The substitute includes a provision that was not in the original exempting the commissioner's rules from the requirement for rules increasing costs to regulated persons.

 

The substitute replaces the original's requirement for a template to include certain information with an authorization for the template to include that information, if applicable, and makes certain revisions to the content.

 

The substitute includes a requirement that was not in the original for TDI to incorporate the content for an outline of coverage into the template for a policy, if applicable.

 

The original required an issuer, before selling, marketing, or providing any plan or arrangement to which the bill applies, to submit to TDI for approval a disclosure form for each plan or arrangement offered by the issuer.

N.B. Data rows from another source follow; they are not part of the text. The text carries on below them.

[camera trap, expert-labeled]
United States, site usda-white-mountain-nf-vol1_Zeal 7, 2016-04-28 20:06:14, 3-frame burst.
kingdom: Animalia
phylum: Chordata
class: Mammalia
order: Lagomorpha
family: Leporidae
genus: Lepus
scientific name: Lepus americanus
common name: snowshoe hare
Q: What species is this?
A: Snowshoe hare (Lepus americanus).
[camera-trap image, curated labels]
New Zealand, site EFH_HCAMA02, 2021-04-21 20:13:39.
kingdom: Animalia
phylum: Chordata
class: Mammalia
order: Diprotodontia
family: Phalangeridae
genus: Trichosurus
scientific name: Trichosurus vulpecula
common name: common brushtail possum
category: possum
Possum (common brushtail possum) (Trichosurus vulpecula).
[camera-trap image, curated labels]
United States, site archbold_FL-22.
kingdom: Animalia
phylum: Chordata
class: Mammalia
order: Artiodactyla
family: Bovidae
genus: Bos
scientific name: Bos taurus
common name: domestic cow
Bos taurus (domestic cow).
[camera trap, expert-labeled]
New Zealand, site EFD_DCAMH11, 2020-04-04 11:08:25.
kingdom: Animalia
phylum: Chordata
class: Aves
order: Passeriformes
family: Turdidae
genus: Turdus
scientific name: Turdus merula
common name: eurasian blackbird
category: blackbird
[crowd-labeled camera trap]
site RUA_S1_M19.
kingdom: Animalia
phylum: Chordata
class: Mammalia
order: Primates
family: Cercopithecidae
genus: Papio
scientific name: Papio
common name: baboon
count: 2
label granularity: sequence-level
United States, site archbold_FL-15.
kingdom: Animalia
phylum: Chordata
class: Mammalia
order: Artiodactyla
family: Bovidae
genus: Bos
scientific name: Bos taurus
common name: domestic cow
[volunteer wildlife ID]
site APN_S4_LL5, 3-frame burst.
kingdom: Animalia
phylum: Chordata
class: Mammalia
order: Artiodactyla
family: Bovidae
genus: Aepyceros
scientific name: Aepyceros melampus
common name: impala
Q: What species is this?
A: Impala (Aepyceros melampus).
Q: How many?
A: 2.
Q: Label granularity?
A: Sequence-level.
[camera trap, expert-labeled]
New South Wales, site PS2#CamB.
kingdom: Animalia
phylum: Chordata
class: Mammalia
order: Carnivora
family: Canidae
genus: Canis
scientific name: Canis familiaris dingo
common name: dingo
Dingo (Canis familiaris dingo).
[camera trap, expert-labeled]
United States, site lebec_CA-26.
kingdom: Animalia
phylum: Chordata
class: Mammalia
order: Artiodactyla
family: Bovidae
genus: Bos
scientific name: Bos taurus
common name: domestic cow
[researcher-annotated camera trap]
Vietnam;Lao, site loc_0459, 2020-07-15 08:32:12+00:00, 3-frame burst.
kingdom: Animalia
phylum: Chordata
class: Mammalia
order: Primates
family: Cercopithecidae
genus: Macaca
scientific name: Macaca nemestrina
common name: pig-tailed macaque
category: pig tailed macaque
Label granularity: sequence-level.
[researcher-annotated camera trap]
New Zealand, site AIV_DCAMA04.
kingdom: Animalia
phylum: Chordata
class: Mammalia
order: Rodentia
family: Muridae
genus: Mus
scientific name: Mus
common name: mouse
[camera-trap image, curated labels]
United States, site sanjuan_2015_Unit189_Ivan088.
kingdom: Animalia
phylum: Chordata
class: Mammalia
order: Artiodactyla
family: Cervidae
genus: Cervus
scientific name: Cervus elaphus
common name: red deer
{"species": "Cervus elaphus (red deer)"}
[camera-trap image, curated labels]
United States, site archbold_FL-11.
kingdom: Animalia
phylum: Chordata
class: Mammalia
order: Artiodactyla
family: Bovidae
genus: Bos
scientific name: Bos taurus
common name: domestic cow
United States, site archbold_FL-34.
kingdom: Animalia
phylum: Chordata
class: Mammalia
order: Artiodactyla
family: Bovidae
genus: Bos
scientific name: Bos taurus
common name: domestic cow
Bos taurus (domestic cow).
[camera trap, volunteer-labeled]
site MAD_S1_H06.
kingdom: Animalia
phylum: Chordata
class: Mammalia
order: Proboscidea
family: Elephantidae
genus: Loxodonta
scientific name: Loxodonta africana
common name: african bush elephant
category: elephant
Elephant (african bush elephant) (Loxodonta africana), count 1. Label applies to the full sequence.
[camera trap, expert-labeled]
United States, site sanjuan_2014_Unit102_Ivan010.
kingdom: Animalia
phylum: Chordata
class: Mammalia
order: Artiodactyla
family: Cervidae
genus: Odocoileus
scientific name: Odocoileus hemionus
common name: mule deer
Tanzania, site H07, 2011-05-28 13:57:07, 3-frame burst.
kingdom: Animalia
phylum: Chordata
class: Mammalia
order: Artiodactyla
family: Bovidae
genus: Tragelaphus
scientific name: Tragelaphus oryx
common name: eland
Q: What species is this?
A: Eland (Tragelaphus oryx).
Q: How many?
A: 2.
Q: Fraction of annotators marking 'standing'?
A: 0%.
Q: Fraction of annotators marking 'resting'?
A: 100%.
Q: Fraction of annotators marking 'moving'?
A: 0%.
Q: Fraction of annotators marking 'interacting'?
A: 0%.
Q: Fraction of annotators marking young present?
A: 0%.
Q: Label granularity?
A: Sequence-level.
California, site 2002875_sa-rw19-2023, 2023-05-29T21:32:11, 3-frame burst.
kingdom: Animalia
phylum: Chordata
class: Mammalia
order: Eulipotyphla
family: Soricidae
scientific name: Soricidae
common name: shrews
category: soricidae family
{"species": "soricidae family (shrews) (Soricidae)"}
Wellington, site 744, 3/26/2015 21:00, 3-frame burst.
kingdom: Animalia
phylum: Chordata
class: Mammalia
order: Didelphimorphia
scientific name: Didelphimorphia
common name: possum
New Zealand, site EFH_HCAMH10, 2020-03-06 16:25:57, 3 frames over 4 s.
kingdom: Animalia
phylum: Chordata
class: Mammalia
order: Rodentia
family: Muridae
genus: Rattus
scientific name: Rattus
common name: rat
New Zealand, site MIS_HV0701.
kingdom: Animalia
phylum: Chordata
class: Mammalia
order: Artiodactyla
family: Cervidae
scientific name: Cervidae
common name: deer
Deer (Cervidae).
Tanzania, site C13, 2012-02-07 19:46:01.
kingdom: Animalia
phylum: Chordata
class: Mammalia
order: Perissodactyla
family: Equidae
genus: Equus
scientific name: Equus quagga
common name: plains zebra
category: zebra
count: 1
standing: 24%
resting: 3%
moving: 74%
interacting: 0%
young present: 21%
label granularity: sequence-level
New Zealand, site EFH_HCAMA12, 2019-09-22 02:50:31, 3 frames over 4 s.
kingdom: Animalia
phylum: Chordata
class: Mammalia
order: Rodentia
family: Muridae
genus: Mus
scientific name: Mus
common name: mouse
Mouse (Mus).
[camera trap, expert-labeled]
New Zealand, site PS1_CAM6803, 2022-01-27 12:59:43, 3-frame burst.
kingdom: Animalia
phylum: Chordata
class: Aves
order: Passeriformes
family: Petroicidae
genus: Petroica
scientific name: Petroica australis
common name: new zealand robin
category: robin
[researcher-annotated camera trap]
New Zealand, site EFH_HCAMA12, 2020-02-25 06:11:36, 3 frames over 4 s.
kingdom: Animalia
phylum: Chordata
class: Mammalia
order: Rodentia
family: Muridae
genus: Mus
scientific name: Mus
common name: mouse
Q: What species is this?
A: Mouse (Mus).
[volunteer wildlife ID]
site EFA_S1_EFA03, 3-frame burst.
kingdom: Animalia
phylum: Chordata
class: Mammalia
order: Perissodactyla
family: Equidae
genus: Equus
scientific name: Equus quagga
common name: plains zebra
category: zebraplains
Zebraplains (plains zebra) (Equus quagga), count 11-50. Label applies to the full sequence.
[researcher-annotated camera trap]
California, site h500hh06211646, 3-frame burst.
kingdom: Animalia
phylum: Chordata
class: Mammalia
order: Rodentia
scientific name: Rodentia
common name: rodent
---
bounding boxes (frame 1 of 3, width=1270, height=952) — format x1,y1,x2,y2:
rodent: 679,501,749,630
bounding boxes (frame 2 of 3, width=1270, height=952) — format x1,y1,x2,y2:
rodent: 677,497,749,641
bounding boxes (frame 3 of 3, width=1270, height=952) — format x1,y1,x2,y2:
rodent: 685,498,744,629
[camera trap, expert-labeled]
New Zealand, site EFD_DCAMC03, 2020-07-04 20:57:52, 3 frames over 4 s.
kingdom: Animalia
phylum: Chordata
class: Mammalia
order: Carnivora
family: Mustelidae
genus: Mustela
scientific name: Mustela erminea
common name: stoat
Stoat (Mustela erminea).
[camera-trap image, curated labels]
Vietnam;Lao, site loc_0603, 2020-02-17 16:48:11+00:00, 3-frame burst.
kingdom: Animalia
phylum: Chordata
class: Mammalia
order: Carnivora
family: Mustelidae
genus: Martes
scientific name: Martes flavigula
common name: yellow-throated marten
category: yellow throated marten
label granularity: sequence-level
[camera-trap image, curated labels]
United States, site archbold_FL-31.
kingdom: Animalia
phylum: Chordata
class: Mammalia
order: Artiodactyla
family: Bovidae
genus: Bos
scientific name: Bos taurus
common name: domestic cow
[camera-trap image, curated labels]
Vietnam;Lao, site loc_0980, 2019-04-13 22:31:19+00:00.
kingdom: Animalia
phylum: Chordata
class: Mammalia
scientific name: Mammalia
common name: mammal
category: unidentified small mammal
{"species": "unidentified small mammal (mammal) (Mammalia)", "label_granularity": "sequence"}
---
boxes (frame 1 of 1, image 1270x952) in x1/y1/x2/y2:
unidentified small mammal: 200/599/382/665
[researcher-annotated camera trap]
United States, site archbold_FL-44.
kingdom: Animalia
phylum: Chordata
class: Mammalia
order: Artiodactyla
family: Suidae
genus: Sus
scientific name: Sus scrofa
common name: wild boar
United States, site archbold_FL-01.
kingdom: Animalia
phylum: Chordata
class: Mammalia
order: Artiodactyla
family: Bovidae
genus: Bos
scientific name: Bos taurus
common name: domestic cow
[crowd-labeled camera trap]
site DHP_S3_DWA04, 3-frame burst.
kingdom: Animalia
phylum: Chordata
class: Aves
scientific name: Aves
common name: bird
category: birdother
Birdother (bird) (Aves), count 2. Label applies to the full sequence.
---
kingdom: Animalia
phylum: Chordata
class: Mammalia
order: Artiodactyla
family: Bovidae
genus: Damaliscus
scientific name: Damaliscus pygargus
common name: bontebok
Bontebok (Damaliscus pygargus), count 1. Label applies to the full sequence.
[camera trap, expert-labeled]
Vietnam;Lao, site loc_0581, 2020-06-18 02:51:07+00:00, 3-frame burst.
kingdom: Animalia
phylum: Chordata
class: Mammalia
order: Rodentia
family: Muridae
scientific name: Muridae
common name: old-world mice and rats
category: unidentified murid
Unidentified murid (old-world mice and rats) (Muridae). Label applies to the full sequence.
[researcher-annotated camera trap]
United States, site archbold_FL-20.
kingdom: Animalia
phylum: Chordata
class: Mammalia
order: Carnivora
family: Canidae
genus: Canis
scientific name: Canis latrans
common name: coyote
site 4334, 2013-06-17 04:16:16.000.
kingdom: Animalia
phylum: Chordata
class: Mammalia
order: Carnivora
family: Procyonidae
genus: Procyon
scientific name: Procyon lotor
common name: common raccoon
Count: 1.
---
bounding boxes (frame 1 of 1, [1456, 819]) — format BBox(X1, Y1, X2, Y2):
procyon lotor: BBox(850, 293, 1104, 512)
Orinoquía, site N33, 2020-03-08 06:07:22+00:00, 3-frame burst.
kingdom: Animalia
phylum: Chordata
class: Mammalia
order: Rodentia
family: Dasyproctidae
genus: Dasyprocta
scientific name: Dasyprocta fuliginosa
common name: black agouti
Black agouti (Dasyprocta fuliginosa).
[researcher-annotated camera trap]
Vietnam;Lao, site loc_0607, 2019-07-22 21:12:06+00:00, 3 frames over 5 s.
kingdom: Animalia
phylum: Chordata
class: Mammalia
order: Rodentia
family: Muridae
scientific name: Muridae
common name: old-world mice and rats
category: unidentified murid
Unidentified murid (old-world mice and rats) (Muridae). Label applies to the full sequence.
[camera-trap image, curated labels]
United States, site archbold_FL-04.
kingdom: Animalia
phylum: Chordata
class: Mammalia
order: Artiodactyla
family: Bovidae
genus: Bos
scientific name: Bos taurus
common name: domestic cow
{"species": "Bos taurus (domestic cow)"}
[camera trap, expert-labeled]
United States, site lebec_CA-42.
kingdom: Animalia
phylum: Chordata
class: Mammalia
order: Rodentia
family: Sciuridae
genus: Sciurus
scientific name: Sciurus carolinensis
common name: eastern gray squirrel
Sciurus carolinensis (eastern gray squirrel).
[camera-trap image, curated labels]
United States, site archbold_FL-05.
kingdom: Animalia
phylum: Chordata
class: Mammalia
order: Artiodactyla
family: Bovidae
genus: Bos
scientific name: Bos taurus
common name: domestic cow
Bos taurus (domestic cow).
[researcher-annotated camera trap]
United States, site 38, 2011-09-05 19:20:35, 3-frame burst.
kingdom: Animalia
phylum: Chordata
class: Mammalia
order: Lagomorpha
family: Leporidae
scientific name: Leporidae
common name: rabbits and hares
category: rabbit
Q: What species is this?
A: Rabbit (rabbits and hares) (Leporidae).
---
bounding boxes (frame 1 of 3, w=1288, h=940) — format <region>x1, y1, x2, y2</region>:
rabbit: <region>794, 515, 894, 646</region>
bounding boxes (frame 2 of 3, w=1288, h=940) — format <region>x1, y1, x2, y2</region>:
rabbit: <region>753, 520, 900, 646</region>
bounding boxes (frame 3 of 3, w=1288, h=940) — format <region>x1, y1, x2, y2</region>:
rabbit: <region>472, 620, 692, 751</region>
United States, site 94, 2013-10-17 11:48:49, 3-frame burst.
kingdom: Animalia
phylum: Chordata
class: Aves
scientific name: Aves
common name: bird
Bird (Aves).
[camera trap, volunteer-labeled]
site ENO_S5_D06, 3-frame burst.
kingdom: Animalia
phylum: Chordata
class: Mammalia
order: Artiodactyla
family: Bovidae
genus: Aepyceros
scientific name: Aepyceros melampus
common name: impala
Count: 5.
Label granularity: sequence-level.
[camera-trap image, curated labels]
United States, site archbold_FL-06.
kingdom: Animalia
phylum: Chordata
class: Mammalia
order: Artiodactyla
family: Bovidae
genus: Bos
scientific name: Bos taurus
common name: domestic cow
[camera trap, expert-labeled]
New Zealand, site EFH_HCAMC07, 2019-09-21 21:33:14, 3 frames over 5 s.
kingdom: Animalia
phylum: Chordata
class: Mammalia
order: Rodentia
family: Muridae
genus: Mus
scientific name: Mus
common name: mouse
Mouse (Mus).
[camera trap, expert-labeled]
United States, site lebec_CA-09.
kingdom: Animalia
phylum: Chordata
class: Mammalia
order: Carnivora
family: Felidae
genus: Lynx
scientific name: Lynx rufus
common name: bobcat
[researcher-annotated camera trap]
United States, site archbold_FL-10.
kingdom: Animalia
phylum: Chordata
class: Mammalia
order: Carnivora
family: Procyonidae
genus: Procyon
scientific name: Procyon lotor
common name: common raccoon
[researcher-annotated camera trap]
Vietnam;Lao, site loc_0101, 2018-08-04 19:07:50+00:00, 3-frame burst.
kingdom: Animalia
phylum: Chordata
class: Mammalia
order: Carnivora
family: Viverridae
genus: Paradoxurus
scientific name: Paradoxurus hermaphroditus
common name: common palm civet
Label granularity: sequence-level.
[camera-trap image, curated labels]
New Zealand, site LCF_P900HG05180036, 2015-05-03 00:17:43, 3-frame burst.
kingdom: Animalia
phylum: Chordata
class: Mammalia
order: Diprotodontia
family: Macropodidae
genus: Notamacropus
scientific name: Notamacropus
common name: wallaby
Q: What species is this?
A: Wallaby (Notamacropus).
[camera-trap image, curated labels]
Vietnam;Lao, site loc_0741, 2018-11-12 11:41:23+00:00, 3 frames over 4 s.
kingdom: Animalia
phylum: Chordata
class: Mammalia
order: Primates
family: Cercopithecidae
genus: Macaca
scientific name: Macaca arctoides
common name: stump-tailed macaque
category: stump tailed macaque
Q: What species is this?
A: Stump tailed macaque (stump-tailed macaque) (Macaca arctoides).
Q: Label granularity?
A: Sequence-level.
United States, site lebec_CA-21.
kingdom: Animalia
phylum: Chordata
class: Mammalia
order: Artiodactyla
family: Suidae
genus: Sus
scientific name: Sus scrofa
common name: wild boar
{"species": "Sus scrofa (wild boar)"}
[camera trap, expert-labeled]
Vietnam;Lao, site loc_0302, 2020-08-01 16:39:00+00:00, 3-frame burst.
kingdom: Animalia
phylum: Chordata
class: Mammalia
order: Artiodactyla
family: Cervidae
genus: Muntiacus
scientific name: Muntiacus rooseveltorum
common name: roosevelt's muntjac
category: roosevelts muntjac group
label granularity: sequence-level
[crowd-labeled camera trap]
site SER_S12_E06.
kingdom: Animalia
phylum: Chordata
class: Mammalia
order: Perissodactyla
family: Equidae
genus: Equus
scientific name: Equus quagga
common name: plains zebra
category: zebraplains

The substitute requires disclosure forms to be submitted for approval only for specified types of insurance products and requires disclosure forms for other applicable plans or arrangements to be submitted to TDI for informational purposes.

 

The substitute includes a requirement that was not in the original for an issuer to provide an application, if applicable, on the same occasions that an issuer is required to provide a disclosure form.

 

The substitute changes from January 1, 2022, in the original, to September 1, 2022, the deadline by which the commissioner is required to adopt rules necessary to implement the bill's provisions.

 

The original includes a procedural provision making the bill's provisions applicable to a health benefit plan or health expense arrangement delivered, issued for delivery, entered into, or renewed on or after January 1, 2022. The substitute changes that date to September 1, 2022.